Roger, our native Kentuckian, invited Joe and I over for Derby Day this year. He and Lynn always loved celebrating the Kentucky Derby. I imagine that it was particularly special for her, having grown up so close to Churchill Downs.
While I pawned mint julep duty off on the men-folk, I took charge of the food. Roger’s only “must-have” request was derby pie, an amazing chocolate-nut pie that’s possibly sweeter than actually winning the race itself. Other than that, I was free to do as I pleased.
It got me thinking a lot about Lynn. She liked to get me cookbooks, especially Southern ones. Last summer she gave me an edition of Seasoned Cooking of Kentucky, and several years ago an edition of Charleston Receipts. But the foods that make me think of her are the ones that she talked about the way that I talk about food from Pittsburgh, and those that she eventually wrote down for me the on cards I received at the bridal shower last year.

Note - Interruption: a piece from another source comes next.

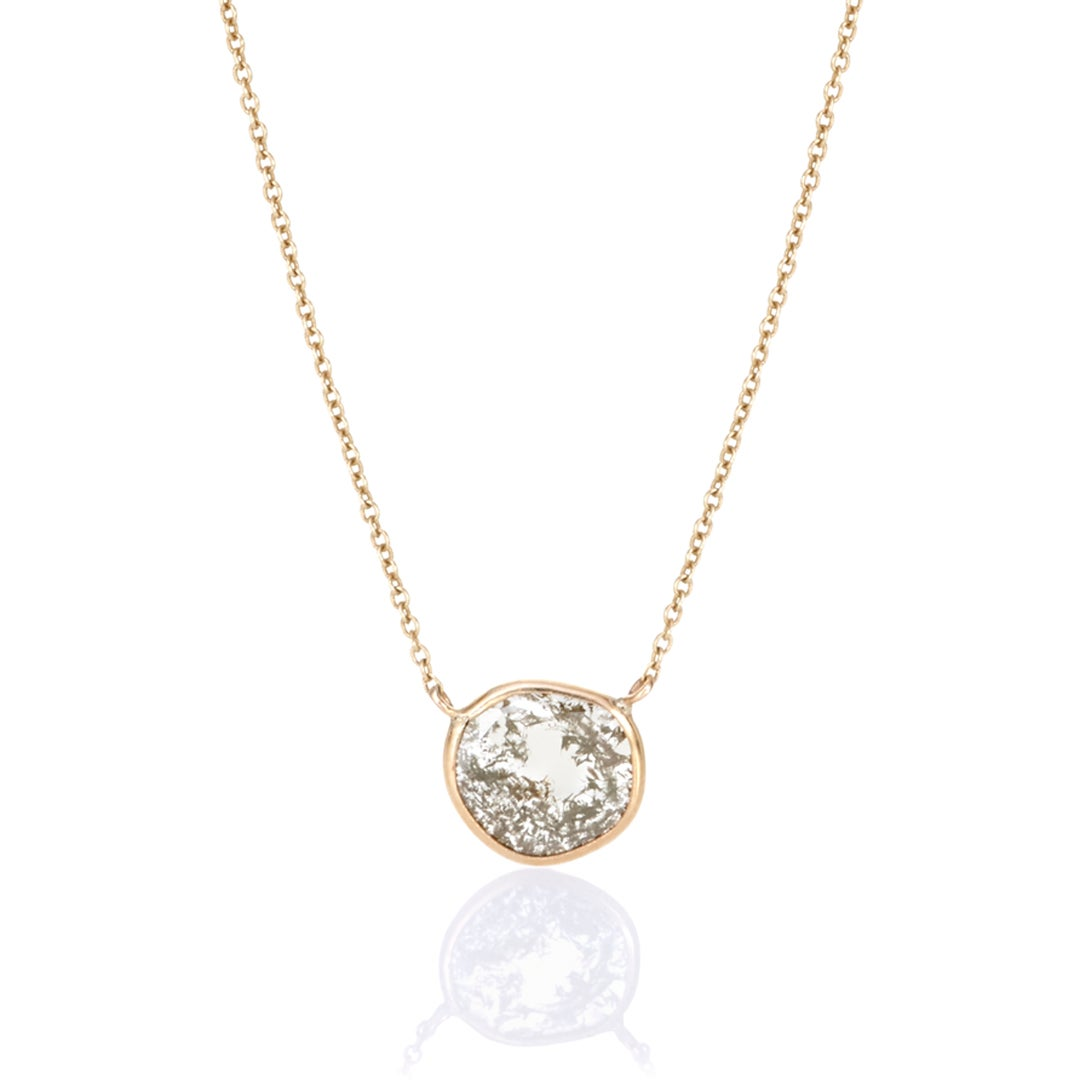 Image of Diamond Slice Necklace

One of the things I remember her always loving was ham biscuits. Exactly what they sound like; cured, country ham (not the sweet, smoked style of Virginia), thin sliced and piled on top of fresh, fluffy biscuits. Roger mentioned in one of his recent emails to me that they were indeed her favorite, so I searched high and low—the wonderful butcher at Union Meat finally came through with beautiful, red slices of country ham, and I went on a search for a sturdy, slider-style biscuit recipe. The next item on the menu was from one of the books she’d given me. Pickled shrimp are a popular picnic food in the summer that sounded just refreshing enough to cut some of the richness in the menu (oh believe me, we haven’t even started). Steamed, chilled shrimp, mixed with some vegetables, herbs, and a sweet/sour pickling liquid, all layered into a jar to marinate overnight. Along with the ham biscuits, and pickled shrimp, I figured a vegetable had to enter into the picture somewhere, so I roasted some beautiful spring Brussels sprouts with herbs de provence, red onion, and bacon and served them at room temperature. They were an amazing contrast to the shrimp.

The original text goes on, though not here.